Our idea is to consider two subsets of point maps, computed in sequence. First, we task the neural network with predicting point maps (Fig. 3, yellow)

$$\mathcal{P} = (P_0(t_0, \pi_0), P_1(t_1, \pi_0), \dots, P_{N-1}(t_{N-1}, \pi_0)). \quad (2)$$

These point maps are indeed viewpoint invariant, in the sense that they share the same viewpoint  $\pi_0$ . However, they are *time-variant* (Fig. 2), as each  $P_i(t_i, \pi_0)$  uses the timestamp  $t_i$  of image  $I_i$ .

Because they lack time invariance, these point maps cannot be used directly to reconstruct dynamic quantities like scene flow (Sec. 3.1). These point maps are similar to the ones computed by MonST3R [30] for pairs of images (as well as a subset of the ones computed by DPM and St4rTrack). More importantly for us, these are similar to the point maps *already* predicted by off-the-shelf models like VGGT. Those in fact output point maps  $P_i(\pi_0)$ , one for each input image  $I_i$ . For static scenes, these are identical to  $P_i(\pi_0)$ , so fine-tuning a pretrained model to output  $P_i(t_i, \pi_0)$  is straightforward.

Once computed, point maps (2) reconstruct all scene points in the same reference frame  $\pi_0$  where, up to scene motion, they line up. From there, we add network decoders to predict the point maps (Fig. 3, green)

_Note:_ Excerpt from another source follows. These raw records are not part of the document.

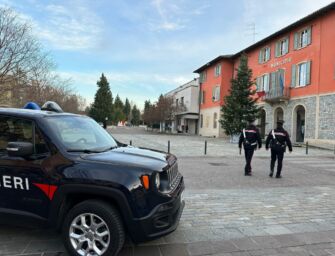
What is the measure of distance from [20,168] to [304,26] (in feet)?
101

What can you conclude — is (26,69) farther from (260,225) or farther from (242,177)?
(260,225)

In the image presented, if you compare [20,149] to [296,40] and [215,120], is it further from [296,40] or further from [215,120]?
[215,120]

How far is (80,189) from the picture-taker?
3.67m

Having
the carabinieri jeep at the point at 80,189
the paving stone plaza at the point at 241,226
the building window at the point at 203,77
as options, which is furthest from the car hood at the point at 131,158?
the building window at the point at 203,77

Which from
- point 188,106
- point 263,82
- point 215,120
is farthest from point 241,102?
point 188,106

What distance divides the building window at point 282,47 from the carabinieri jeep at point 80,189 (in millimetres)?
31522

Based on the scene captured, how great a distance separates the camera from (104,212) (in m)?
3.63

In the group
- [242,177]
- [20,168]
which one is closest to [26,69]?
[242,177]

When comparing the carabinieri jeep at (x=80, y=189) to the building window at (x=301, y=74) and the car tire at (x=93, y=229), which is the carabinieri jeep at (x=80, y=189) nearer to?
the car tire at (x=93, y=229)

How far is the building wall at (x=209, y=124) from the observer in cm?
4629

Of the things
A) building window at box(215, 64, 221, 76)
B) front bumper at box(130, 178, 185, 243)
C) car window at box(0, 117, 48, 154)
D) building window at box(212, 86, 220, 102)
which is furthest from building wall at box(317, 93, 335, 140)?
car window at box(0, 117, 48, 154)

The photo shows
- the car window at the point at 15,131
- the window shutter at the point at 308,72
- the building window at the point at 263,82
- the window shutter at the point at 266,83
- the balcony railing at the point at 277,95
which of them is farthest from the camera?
the building window at the point at 263,82

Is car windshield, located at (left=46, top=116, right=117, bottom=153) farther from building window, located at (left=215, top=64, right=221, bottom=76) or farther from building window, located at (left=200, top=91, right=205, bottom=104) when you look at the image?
building window, located at (left=200, top=91, right=205, bottom=104)

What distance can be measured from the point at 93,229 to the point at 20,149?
1.26 meters
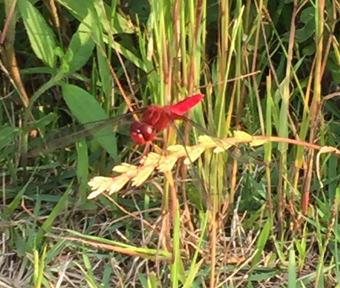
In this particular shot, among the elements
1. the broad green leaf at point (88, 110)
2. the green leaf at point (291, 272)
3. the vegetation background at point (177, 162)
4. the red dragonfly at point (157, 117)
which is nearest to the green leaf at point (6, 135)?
the vegetation background at point (177, 162)

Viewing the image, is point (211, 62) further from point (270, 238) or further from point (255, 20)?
point (270, 238)

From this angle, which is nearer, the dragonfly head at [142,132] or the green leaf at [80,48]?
the dragonfly head at [142,132]

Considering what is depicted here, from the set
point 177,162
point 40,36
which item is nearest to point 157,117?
point 177,162

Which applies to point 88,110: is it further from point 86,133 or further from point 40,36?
point 40,36

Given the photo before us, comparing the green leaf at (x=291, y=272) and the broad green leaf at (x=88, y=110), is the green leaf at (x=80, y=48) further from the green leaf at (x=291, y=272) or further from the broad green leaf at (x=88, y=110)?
the green leaf at (x=291, y=272)

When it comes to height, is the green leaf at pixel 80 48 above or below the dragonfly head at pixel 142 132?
→ above

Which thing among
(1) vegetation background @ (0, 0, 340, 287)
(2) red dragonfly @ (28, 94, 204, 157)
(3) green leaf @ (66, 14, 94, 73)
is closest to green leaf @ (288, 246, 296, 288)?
(1) vegetation background @ (0, 0, 340, 287)

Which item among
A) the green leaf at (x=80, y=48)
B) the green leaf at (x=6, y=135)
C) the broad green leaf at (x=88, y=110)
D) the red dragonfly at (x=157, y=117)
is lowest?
the green leaf at (x=6, y=135)
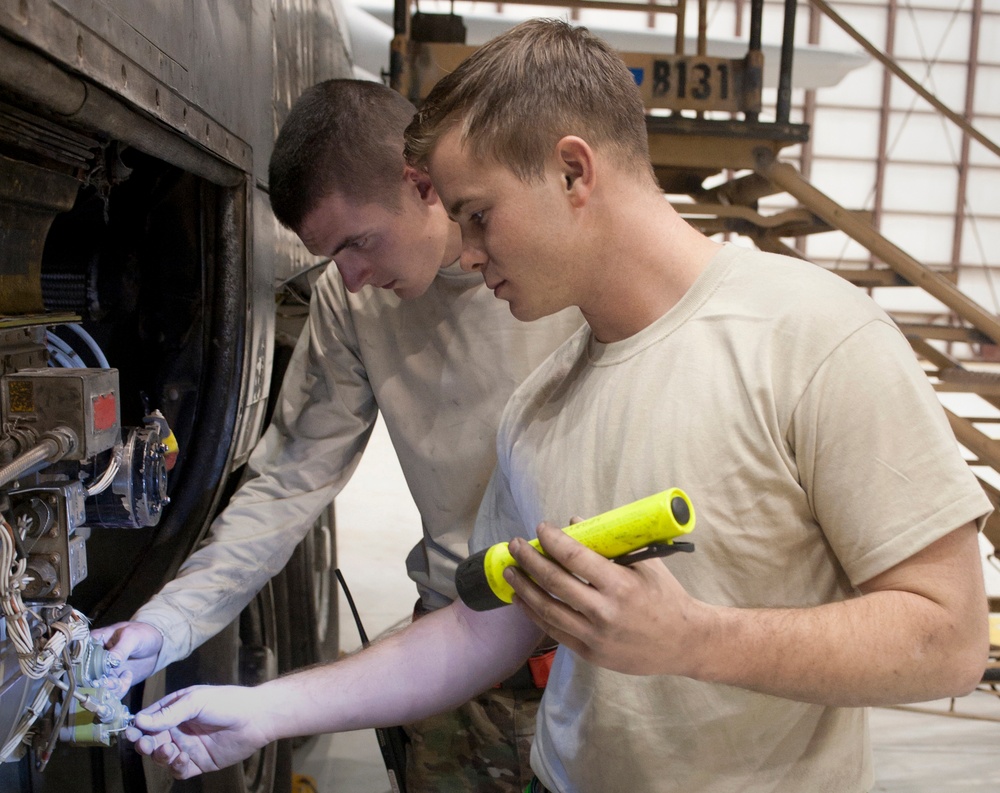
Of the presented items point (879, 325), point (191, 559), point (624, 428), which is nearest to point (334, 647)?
point (191, 559)

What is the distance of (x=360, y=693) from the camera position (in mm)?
1379

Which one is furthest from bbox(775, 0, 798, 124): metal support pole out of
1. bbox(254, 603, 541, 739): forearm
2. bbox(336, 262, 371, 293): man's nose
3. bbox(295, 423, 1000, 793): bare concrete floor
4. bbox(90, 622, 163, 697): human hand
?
bbox(90, 622, 163, 697): human hand

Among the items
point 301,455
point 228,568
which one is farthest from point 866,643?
point 301,455

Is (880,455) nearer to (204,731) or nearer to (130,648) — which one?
(204,731)

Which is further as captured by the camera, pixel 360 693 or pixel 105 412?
pixel 360 693

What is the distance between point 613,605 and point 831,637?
24 cm

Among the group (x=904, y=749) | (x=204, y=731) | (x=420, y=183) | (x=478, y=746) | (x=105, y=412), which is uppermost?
(x=420, y=183)

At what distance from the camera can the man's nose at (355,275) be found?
1750 millimetres

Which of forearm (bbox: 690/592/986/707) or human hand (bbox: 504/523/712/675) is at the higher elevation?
human hand (bbox: 504/523/712/675)

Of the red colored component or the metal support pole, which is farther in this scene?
the metal support pole

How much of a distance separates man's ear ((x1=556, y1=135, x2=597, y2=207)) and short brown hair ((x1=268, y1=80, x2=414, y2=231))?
70cm

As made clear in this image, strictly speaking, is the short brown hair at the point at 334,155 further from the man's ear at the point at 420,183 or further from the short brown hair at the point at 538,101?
the short brown hair at the point at 538,101

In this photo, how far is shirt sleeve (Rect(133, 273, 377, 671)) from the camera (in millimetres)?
1793

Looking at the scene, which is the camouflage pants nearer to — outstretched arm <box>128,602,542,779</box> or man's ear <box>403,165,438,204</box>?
outstretched arm <box>128,602,542,779</box>
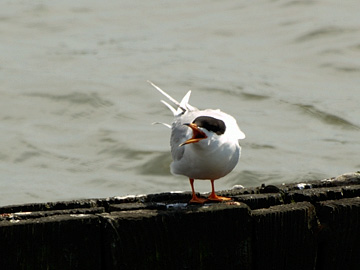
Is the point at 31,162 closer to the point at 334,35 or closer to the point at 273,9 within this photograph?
the point at 334,35

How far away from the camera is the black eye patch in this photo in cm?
426

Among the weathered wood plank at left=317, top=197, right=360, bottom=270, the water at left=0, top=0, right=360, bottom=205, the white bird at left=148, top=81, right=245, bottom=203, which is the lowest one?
the water at left=0, top=0, right=360, bottom=205

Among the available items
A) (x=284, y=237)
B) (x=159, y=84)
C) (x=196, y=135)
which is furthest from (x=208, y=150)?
(x=159, y=84)

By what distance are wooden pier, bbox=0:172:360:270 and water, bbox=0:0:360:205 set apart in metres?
5.46

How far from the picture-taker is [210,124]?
14.0 ft

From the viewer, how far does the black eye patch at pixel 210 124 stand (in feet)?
14.0

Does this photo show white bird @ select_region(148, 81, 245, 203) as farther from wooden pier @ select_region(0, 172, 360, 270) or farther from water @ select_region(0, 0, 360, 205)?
water @ select_region(0, 0, 360, 205)

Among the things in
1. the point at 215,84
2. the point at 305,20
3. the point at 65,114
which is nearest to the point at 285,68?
the point at 215,84

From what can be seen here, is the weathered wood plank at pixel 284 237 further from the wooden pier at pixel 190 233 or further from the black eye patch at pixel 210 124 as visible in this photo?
the black eye patch at pixel 210 124

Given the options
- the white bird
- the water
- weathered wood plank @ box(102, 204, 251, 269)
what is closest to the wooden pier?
weathered wood plank @ box(102, 204, 251, 269)

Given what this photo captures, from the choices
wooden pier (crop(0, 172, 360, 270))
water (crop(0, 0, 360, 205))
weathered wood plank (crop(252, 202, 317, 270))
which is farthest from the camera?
water (crop(0, 0, 360, 205))

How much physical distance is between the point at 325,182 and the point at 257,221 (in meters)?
0.73

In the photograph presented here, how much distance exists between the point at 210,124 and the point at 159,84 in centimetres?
909

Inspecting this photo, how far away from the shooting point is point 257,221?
3.46 metres
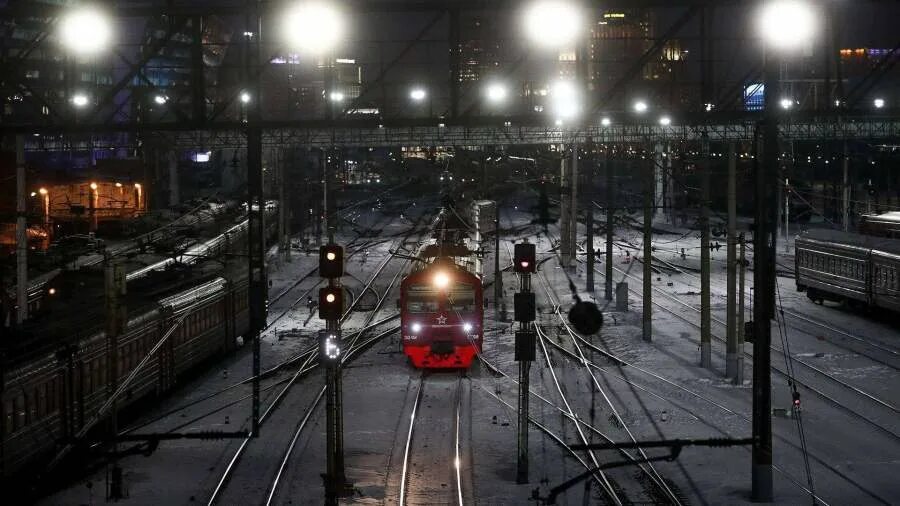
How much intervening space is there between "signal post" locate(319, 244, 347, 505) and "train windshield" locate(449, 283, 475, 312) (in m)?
8.76

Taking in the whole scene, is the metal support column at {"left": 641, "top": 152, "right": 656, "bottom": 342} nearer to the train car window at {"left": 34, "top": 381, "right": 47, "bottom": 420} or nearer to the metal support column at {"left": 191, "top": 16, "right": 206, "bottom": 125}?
the metal support column at {"left": 191, "top": 16, "right": 206, "bottom": 125}

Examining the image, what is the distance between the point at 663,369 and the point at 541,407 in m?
5.15

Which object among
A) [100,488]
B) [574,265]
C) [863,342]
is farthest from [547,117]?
[574,265]

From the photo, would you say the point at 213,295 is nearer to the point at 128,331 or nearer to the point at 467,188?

$$\mathcal{Q} = (P_0(t_j, \pi_0), P_1(t_j, \pi_0), \dots, P_{N-1}(t_j, \pi_0)), \quad (3)$$

which, together with  $\mathcal{P}$ , amounts to  $2N - 1$  different point maps in a single feed-forward pass of the overall model. These additional point maps (3) are the same as (2), but expressed with respect to the same reference timestamp  $t_j$  (Fig. 2), thus achieving both viewpoint and time invariance. This also decomposes the recovery of a viewpoint- and time-invariant representation into two logical steps, which, as we will see below, helps the network design. Intuitively,as indicated by the arrows in Fig. 3, to determine  $P_1(t_j, \pi_0)$ , i.e., the location of points  $P_1$  at time  $t_j$ , the second stage of the network can match  $P_1(t_1, \pi_0)$  to  $P_i(t_j, \pi_0)$  (both computed in stage 1) to find out how the 3D points ‘move’.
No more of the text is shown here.